This Native American Woman Went to Space and Made History
By Nicole Casperson
Only around 1 in 5 space industry workers are women.
For many years, the number of women in the aerospace industry has remained around 20%. However, so far, only 11% of astronauts have been women. And women CEOs represent 19% of the leaders in aerospace.
Although over 560 people have traveled to space, less than 70 are women.
And of the 225 spacewalks that have been taken, only 15 were by women.
Meanwhile, recent studies show that women are still noticeably underrepresented as researchers in STEM fields worldwide, averaging just 28.8%.
Space exploration tends to offer high-earning jobs in a fast-growing sector, providing women with more financial freedom and empowerment.
So while America celebrates Thanksgiving this week, Friday marks Native American Heritage Day.
In advance of it, I’d like to highlight the story of one woman who chased her dreams so hard that they took her out of this world, literally.
Meet Nicole Mann, the first Native American woman to go to space.
On October 5th of, 2022, Nicole Mann made history.
As the commander of NASA’s SpaceX Crew-5 mission, she launched to the International Space Station (ISS) aboard the SpaceX Crew Dragon spacecraft as the first Native American woman to travel out of this world.
But it wasn’t always Nicole’s childhood dream to put on a space suit.
She had a love and knack for math and sciences as a kid. However, she never considered that a career as a NASA astronaut was in the realm of possibility for her.
Nicole grew up in Northern California with her family and is registered with the Wailacki of the Round Valley Indian Tribes.
She went to the Naval Academy after high school, majoring in mechanical engineering and earning a bachelor’s degree.
Upon completing her bachelor’s degree, her options were:
- Join the Navy
- Join the Marine Corps
Becoming the first intergalactic traveler from her community was yet to be on the table.
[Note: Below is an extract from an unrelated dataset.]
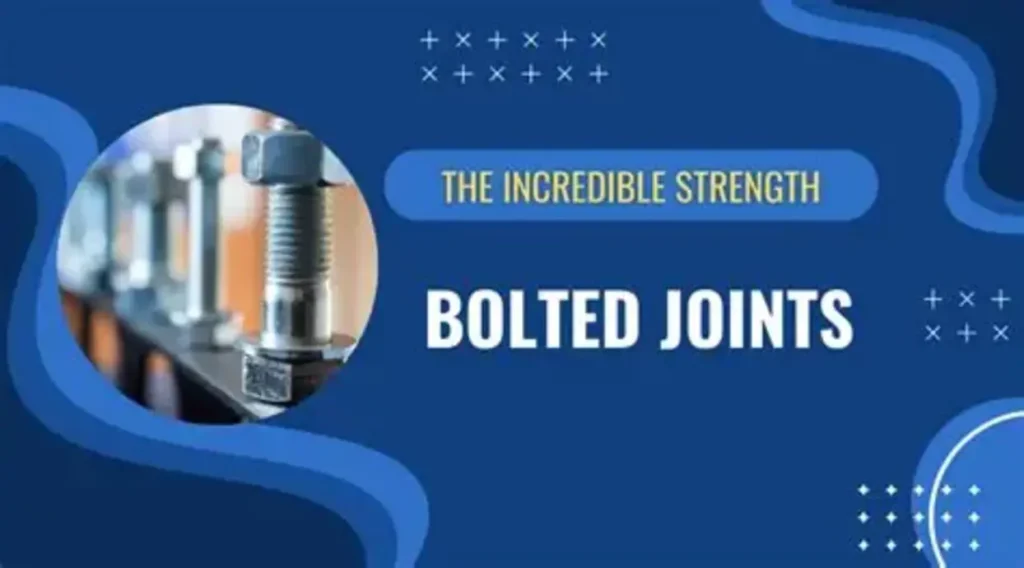 Ways to Enhance Bolted Joint Strength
She joined as a colonel of the U.S. Marine Corps, which led her to graduate school, where she earned a Master of Science in Mechanical Engineering at Stanford University.
As you can imagine, there weren’t many other students that shared her experience cheering her on.
The lack of representation didn’t stop Nicole from continuing to succeed.
After graduate school, Nicole was still eager to continue her education, but this time at flight school. In 2003, she earned her wings of gold as a Naval Aviator.
Nicole continued her journey with the military with a taste for the skies and an enthusiasm for being part of something bigger than herself.
She began her operational flying career one year later and was deployed on two combat missions to Iraq and Afghanistan.
Ever a student of life, Nicole still wanted more after these missions.
As she surveyed her other options for where to take her career, she landed on test-pilot school, where she flew F/A-18 jets for the first time.
And one taste of the Blue Angels ride was all she needed.
Flying F/A-18 jet planes got Nicole’s wheels turning about what else could be possible for her.
She began exploring and came across NASA.
She learned that her academic credentials were similar to NASA’s current astronauts.
After her pivot in 2013, NASA chose Nicole to be an astronaut.
Nine years later, she launched from the Kennedy Space Station to conduct 250+ experiments in space with her crew.
Like 3D printing human tissue to eventually grow organs among the stars.
Nicole believes it’s important to celebrate these firsts.
She hopes her experience will help other women and native women see that they can realize their wildest dreams and chase opportunities they may have once perceived as impossible when they bet on themselves.
By keeping every door open and taking every extra AP & extracurricular class she could, she allowed herself to decide at each juncture of her life what she wanted to do.
In her words, “Never discount yourself. Because if you don’t try, you’ll never make it.“
This Thanksgiving, I hope we all take more than a moment to celebrate stories like Nicole’s.
She wears the challenges that came alongside her success with grace.
But our country is still learning to empower native women like Nicole, and that mission must stay front and center.